P.144 - Turnover studies on DNAJB6 and the CASA pathway proteins

Abstract

Limb-girdle muscular dystrophy type 1D (LGMD1D) results from dominant mutations in the co-chaperone DNAJB6. The mutations confer toxic properties to the short cytoplasmic isoform DNAJB6b, and slow down the turnover of mutant DNAJB6, as well as that of the co-expressed wild-type protein. We have previously shown that DNAJB6 interacts with the chaperone-assisted selective autophagy (CASA) system. This macroautophagy pathway, important for muscle maintenance, depends on the co-chaperone BAG3, together with HSPA8 (Hsc70) and HSPB8 (Hsp22). Interestingly, overexpression of BAG3 increases DNAJB6b toxicity in zebrafish – an effect not seen with the BAG3 myopathy mutant P209L – suggesting an active role for BAG3 in LGMD1D pathogenesis. The role of altered DNAJB6 turnover in the pathogenesis of LGMD1D, and its relationship with the CASA proteins is unknown. BAG3 could increase the toxicity of mutant DNAJB6b by aggravating its turnover block.
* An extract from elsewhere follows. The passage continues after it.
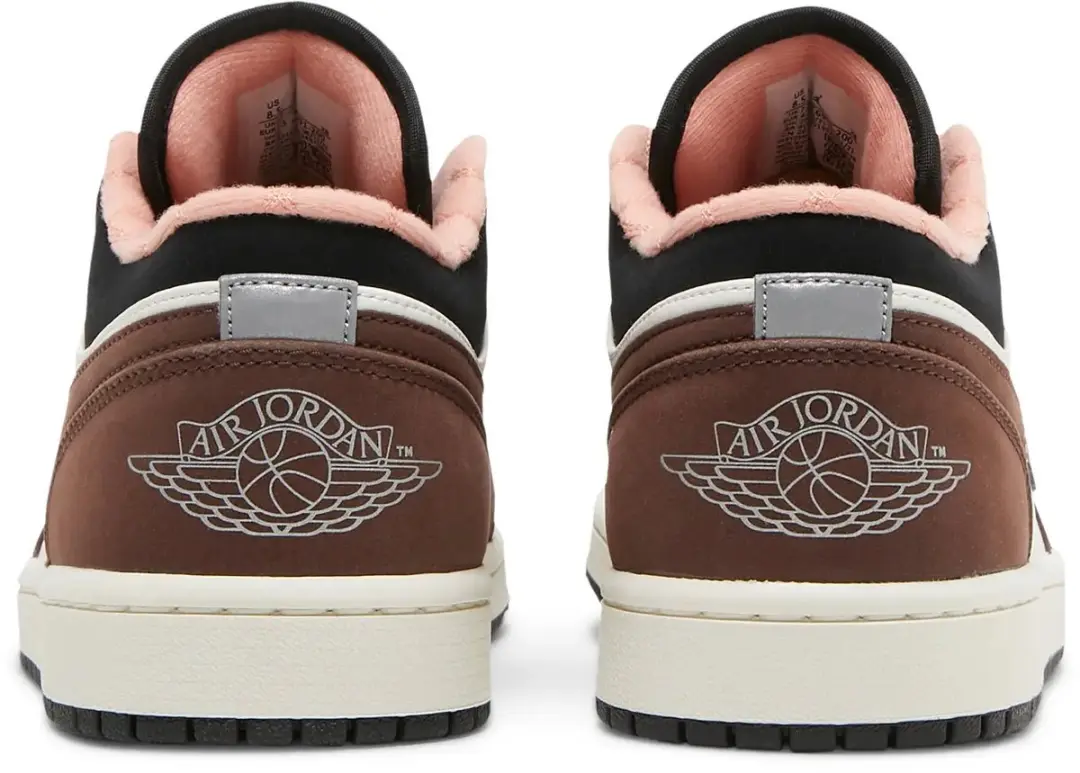 Nike Air Jordan 1 Low Mocha Sneakers 45 - afbeelding 5 van 6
Alternatively, if BAG3 and HSPB8 lie downstream of DNAJB6b mutations, also their turnover rates could be affected. To explore these possibilities, we have carried out cell-culture based protein turnover studies. In our setup, proteins of interest are expressed in a tetracycline-inducible system, and their turnover is followed after tetracycline removal. Coexpression or knockdown allows identification of modulating effects of other proteins. Unexpectedly, while wild-type BAG3 had little effect, BAG3 P209L blocked the turnover of both wild-type and mutant DNAJB6b. This correlated with a shift of DNAJB6b to the insoluble fraction, suggesting that mutant BAG3 may sequester DNAJB6b into an insoluble pool that is resistant to normal degradation. Our results reinforce a functional interaction between DNAJB6 and BAG3, provide a possible explanation for the different effects of wild-type and P209L BAG3 on DNAJB6 toxicity, and place DNAJB6 downstream of the BAG3 P209L mutation, potentially linking the pathomechanisms of LGMD1D and BAG3 myopathy.